Pendant longtemps la pratique a été toléré sous le prétexte de la compétitivité et la croissance de la discipline. Dans les années 70, plusieurs ingénieurs ayant travaillé chez Team Lotus ont développé pour d’autres  équipes entre 1971 et 1975 des avatars du modèle 72. Cela servait les intérêts commerciaux de la discipline d’avoir des machines compétitives. Tout était ainsi permis et toléré. Si un doute était observé, les commissaires étaient invités à étudier un détail, à la discrétion de l’équipe ayant remarqué la petite anomalie.

1978, un premier tournant

En 1978, deux premières historiques ont eu lieu. La première en début de saison, lorsque la jeune équipe ARROWS présenta sa FA01, qui était une copie de la Shadows DN9. La machine américaine dessinée par Tony Southgate était considérée par ce dernier (à tort), comme sa propriété intellectuelle. La Haute Cours de Londres a délibéré le 31 Juillet 1978 que 70% du dessin était identique entre les deux machines et que les FA01 devaient être détruite et les pièces détachés remises à l’équipe Shadow. Lorsque Brabham présenta sa BT46B « Aspirateur » une réclamation officielle de plusieurs équipes a été déposé auprès de la FIA. Confuse, cette dernière autorisa l’équipe de Bernie Ecclestone de concourir pour le Grand Prix de Suède, mais un compromis a été ensuite trouvé avec les équipes et la Fédération. Premier acte d’une manœuvre politique qui débouchera en 1981 aux Accords Concorde.
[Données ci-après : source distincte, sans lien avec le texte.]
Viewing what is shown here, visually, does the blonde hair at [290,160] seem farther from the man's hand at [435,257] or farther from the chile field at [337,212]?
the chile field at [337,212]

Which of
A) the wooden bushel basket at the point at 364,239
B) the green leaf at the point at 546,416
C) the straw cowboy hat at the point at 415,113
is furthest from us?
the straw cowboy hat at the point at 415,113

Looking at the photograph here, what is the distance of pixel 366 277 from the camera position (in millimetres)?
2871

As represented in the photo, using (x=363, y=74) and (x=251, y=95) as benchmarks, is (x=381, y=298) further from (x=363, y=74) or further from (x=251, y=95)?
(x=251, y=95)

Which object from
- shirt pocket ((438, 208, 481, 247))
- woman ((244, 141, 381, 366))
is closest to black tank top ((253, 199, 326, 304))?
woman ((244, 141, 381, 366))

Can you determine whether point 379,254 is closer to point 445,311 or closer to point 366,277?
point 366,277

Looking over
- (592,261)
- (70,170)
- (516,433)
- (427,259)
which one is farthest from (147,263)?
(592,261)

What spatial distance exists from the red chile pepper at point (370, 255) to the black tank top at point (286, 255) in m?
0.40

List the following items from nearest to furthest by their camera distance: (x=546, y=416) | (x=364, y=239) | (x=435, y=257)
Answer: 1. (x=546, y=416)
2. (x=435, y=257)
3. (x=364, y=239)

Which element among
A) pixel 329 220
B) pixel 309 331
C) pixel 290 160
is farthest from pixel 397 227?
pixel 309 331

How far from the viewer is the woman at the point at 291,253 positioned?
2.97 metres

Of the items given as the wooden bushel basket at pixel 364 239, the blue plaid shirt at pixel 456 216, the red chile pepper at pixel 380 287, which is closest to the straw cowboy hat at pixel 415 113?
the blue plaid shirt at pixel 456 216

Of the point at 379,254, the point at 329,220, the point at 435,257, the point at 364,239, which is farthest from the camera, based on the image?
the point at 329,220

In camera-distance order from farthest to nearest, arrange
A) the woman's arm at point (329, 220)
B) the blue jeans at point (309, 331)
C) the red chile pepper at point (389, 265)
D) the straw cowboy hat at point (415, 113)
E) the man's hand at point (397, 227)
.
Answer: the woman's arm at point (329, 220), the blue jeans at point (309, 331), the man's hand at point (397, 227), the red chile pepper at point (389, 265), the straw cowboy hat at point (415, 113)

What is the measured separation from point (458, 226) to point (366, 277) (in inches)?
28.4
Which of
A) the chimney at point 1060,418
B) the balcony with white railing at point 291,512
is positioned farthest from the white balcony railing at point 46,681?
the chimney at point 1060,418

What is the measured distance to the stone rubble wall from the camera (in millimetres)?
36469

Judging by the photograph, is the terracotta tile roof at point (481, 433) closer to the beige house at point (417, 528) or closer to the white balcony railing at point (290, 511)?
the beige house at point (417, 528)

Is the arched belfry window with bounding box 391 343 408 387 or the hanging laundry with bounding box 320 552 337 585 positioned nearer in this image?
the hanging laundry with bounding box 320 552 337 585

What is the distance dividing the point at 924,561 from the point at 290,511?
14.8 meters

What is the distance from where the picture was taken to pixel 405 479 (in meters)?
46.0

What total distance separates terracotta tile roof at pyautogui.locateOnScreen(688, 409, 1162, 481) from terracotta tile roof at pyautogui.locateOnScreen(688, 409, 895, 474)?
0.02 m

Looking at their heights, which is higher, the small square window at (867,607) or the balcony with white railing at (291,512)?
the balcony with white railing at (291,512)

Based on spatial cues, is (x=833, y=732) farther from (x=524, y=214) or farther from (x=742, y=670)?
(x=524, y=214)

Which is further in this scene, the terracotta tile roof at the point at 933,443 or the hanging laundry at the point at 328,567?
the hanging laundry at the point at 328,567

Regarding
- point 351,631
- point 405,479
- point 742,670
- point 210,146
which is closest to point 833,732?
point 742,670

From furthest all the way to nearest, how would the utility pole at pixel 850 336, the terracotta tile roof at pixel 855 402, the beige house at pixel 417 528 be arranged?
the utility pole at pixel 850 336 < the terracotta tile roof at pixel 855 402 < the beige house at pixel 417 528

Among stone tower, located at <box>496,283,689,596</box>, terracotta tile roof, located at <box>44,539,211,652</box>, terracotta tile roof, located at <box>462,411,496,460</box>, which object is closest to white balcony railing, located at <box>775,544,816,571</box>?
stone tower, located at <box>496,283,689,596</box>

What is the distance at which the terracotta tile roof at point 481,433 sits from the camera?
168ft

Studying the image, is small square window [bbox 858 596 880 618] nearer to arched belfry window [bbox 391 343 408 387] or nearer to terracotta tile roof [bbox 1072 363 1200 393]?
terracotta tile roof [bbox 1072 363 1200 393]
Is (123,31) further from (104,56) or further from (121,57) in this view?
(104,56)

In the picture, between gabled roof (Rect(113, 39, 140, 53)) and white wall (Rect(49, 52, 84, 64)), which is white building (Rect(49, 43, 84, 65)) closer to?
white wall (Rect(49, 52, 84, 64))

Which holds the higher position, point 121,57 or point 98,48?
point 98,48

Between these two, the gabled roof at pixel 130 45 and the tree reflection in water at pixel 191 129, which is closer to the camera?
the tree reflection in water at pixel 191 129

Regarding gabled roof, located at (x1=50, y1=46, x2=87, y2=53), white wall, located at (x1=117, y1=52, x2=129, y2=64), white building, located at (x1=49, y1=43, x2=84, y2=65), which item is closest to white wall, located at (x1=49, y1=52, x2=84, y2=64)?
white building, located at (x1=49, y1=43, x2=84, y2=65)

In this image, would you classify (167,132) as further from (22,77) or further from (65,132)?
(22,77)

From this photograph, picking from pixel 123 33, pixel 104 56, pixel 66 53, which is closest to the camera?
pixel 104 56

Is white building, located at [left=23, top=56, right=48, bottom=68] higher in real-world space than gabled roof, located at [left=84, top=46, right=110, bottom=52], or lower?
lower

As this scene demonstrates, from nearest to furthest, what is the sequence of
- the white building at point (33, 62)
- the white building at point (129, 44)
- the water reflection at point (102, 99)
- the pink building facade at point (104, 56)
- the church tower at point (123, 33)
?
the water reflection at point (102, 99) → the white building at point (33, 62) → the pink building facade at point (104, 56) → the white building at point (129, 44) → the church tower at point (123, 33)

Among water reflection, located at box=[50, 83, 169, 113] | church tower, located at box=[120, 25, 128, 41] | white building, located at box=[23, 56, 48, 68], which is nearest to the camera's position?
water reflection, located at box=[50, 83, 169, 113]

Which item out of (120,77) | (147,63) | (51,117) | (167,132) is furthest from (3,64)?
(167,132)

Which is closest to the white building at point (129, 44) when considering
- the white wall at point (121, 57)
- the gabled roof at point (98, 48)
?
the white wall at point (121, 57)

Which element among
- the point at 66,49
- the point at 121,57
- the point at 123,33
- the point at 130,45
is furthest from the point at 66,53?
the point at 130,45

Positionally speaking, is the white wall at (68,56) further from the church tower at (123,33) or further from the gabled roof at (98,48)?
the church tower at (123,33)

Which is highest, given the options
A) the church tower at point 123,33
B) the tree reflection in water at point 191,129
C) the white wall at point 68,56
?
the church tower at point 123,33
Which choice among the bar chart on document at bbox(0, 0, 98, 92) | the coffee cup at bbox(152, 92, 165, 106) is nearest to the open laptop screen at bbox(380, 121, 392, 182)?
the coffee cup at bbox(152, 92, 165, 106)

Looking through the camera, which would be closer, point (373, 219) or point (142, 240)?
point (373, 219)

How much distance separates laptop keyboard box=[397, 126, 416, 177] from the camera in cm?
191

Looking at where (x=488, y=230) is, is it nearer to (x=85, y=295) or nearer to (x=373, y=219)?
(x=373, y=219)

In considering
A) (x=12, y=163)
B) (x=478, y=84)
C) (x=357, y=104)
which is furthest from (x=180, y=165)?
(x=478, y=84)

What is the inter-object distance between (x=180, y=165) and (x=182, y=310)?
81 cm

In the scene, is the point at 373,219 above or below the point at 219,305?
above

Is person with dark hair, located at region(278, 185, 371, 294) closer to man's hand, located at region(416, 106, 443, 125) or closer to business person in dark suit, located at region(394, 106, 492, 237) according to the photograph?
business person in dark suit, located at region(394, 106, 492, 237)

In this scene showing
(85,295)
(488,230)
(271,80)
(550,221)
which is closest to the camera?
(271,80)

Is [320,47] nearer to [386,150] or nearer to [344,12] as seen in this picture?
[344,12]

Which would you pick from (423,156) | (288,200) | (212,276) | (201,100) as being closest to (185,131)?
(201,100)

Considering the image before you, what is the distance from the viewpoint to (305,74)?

Avec le temps, un gentleman agreement a été établit autour du transfert des ingénieurs, certain, comme Alan Jenkins en ont fait une carrière. Reproduisant les plans de la dernière machine auquel il avait participé. Depuis les années 90, le principe du « congé de jardinage » a été mis en place. La logique des 3 mois était toléré pour passer d’une équipe à une autre. Tout étant dans la logique de la croissance de la discipline.

Il y avait eu 2005 et 2006, avec l’affaire du double réservoir de la BAR et le système de suspension de la Renault. Des dénonciations plus ou moins anonyme et un début de quelques choses de plus gros.

2007, l’échelle industriel du transfert technologique

2007 restera le tournant majeur. Un document de 780 pages arrive dans le bureau de Mike Coughlan chez McLaren. Les plans de la Ferrari F2007 et 2008 dans les détails. Plus qu’un simple transfert d’ingénieur, cette transmission de document mettait en lumière une pratique qui existait depuis le début du millénaire. L’artisanat humain passait à l’échelle industriel et la sanction a été proportionnelle à la catastrophe. Plus rien ne sera comme avant.

Depuis cette date, les transferts des ingénieurs mettent 6 mois à passer d’une équipe à une autre, le transfert de technologie beaucoup plus lent à se mettre en place, car les équipes ont changé leur structure de management en secteur, misant sur la spécialisation et n’ayant plus de vision globale d’une voiture. Provoquant une hausse des salaires des ingénieurs comme Newey, Brawn et Cascoyne par exemple et progressivement remplaçant les individualités par un système commun au turn over régulé.

Un nouveau tournant

Les réclamations auprès de la FIA ont ainsi évolué vers un doute médiatique. Mais le dépôt du dossier d’enquête de Racing Point contre Renault montre qu’un transfert humain est à la source probable de la réclamation et que chaque équipe pourrait disposer d’un dossier contre une équipe concurrente direct au classement. Jouant sur des transferts d’ingénieurs stratégiques. L’heure n’est dont plus de se renforcer, mais d’affaiblir. Ouvrant un chapitre nouveau.